Required action:
The output must consist only of the lines from the one with "Laundry room with" through the end of the listing, restated exactly and free of pictures.

------------------------------------------------

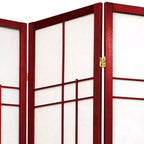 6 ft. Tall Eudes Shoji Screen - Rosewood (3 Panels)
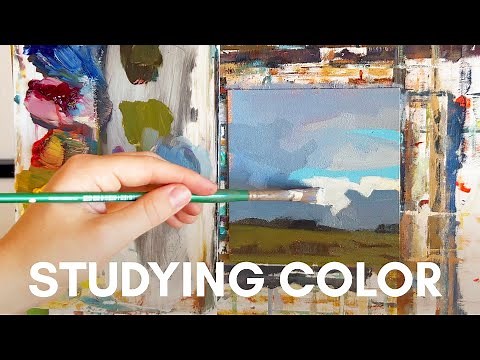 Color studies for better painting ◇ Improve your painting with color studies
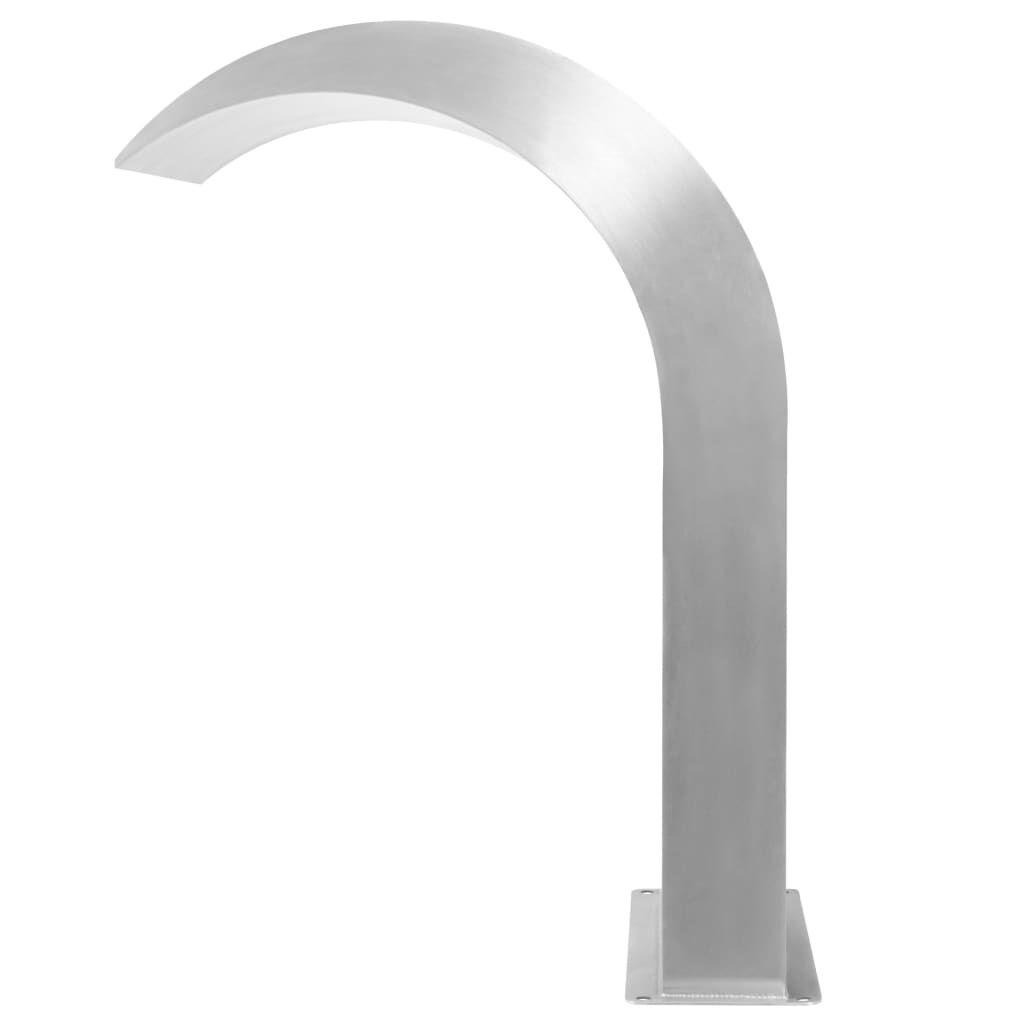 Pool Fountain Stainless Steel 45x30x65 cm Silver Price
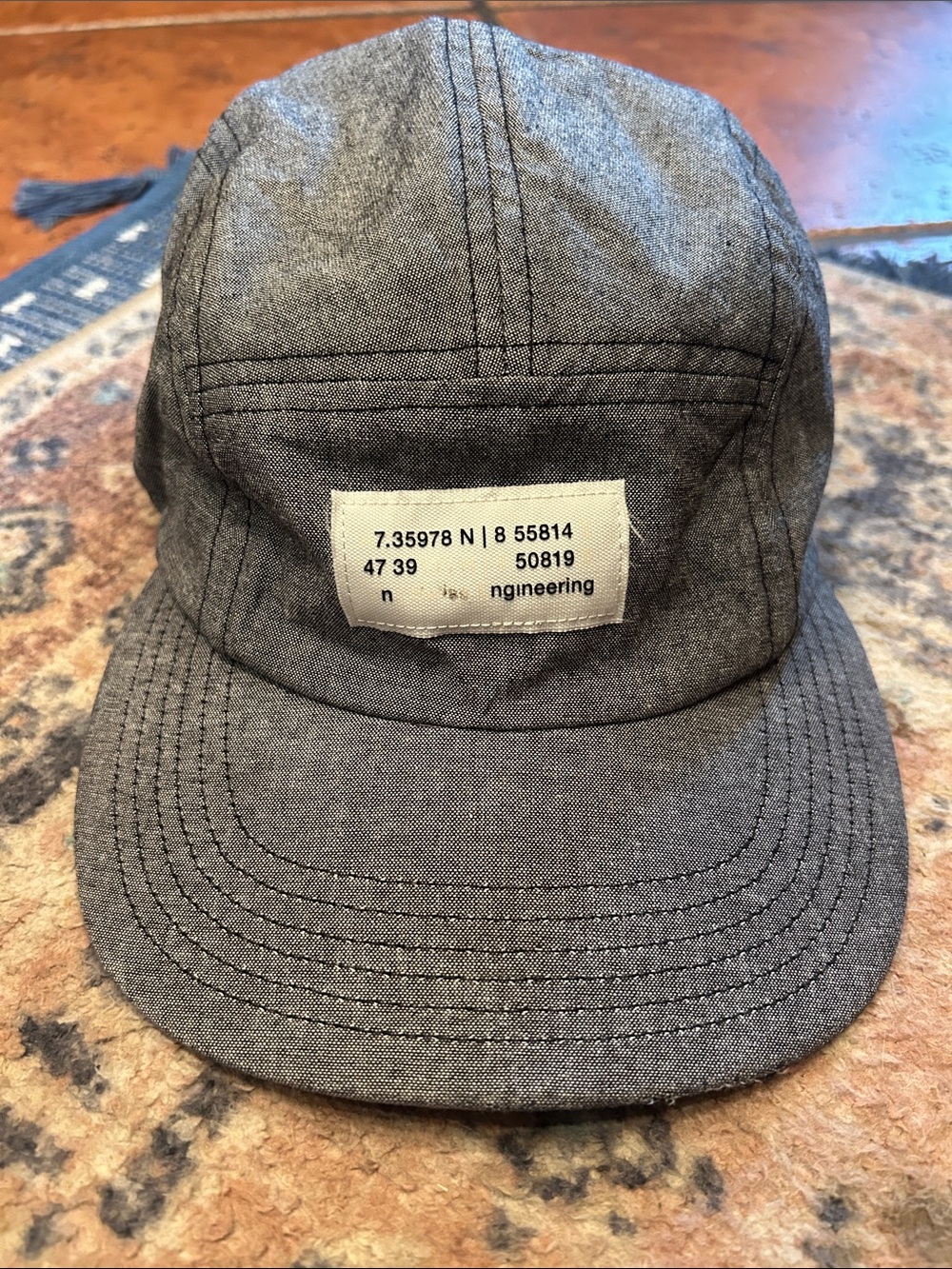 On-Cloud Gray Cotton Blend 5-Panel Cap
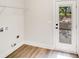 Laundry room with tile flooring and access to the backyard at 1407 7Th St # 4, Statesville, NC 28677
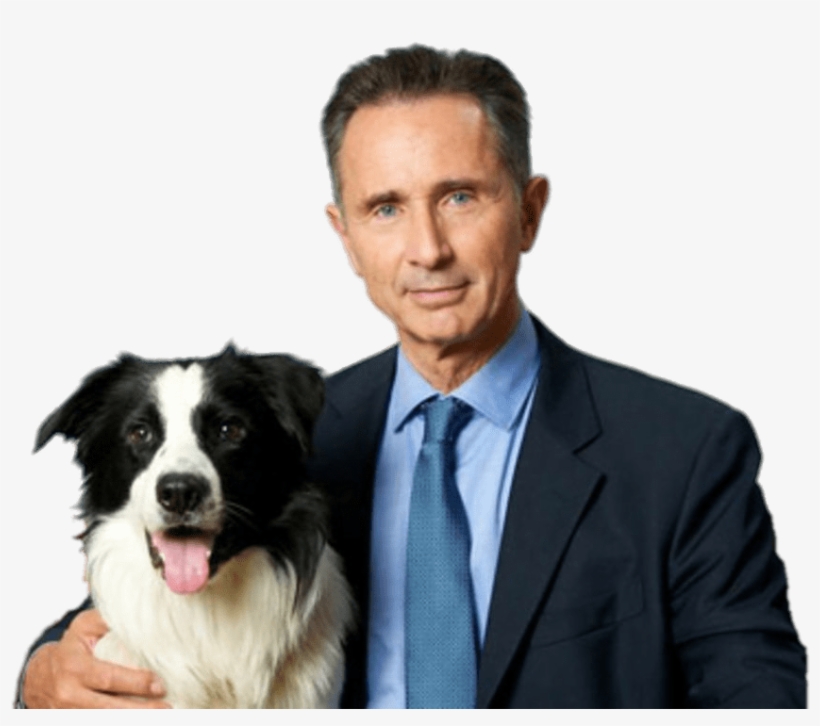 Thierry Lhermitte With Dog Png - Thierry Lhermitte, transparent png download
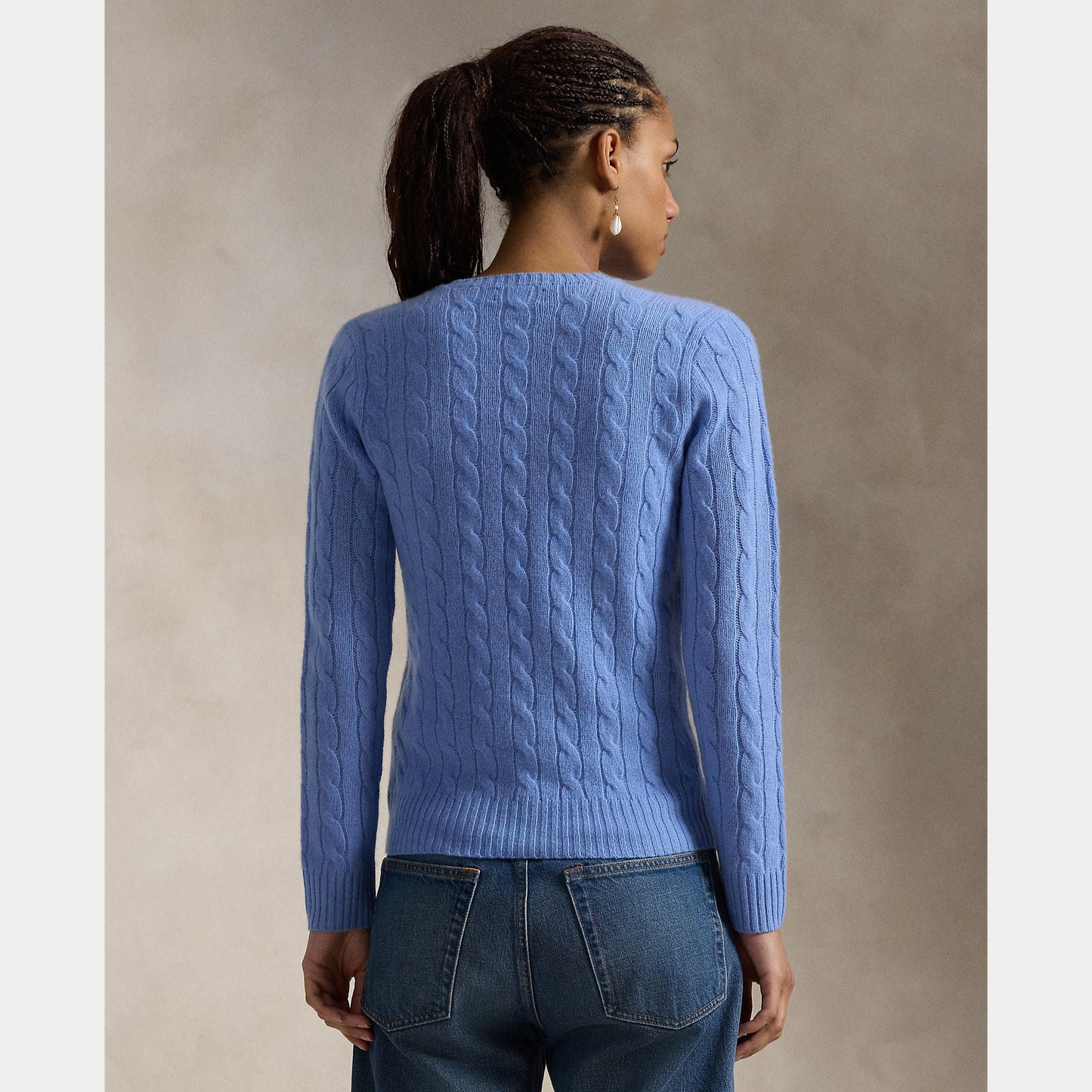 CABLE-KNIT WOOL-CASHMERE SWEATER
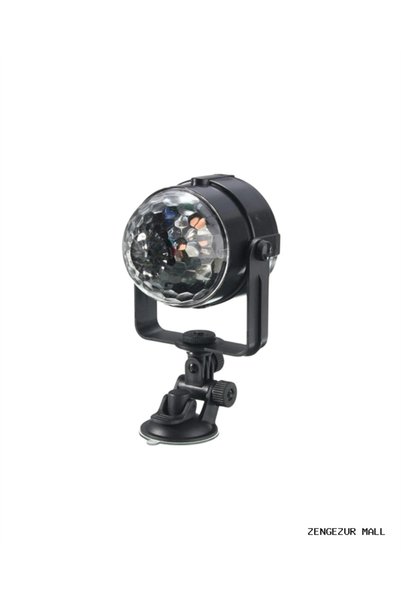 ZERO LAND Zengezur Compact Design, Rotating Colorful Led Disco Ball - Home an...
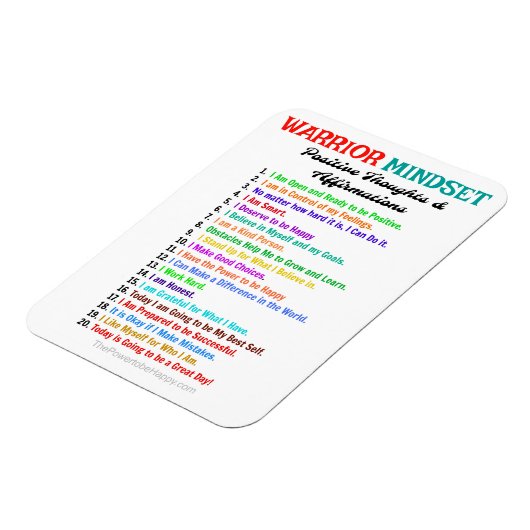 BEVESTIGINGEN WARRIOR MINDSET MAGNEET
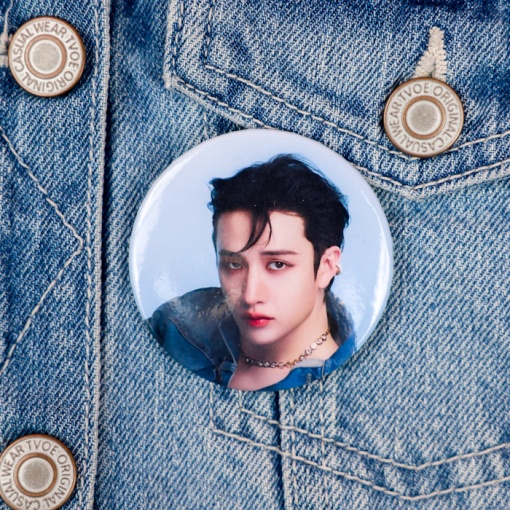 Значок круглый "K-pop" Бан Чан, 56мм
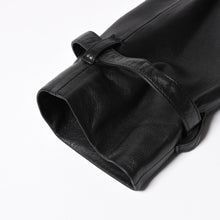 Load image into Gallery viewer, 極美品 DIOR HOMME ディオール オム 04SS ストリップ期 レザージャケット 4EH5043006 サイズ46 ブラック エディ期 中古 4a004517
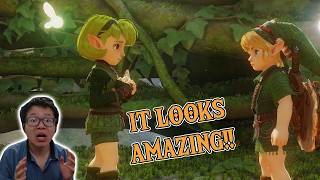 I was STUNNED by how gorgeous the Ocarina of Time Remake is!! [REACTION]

------------------------------------------------

Answer section:
 Laundry room with tile flooring and access to the backyard at 1407 7Th St # 4, Statesville, NC 28677
 Thierry Lhermitte With Dog Png - Thierry Lhermitte, transparent png download
 CABLE-KNIT WOOL-CASHMERE SWEATER
 ZERO LAND Zengezur Compact Design, Rotating Colorful Led Disco Ball - Home an...
 BEVESTIGINGEN WARRIOR MINDSET MAGNEET
 Значок круглый "K-pop" Бан Чан, 56мм
 Load image into Gallery viewer, 極美品 DIOR HOMME ディオール オム 04SS ストリップ期 レザージャケット 4EH5043006 サイズ46 ブラック エディ期 中古 4a004517
 I was STUNNED by how gorgeous the Ocarina of Time Remake is!! [REACTION]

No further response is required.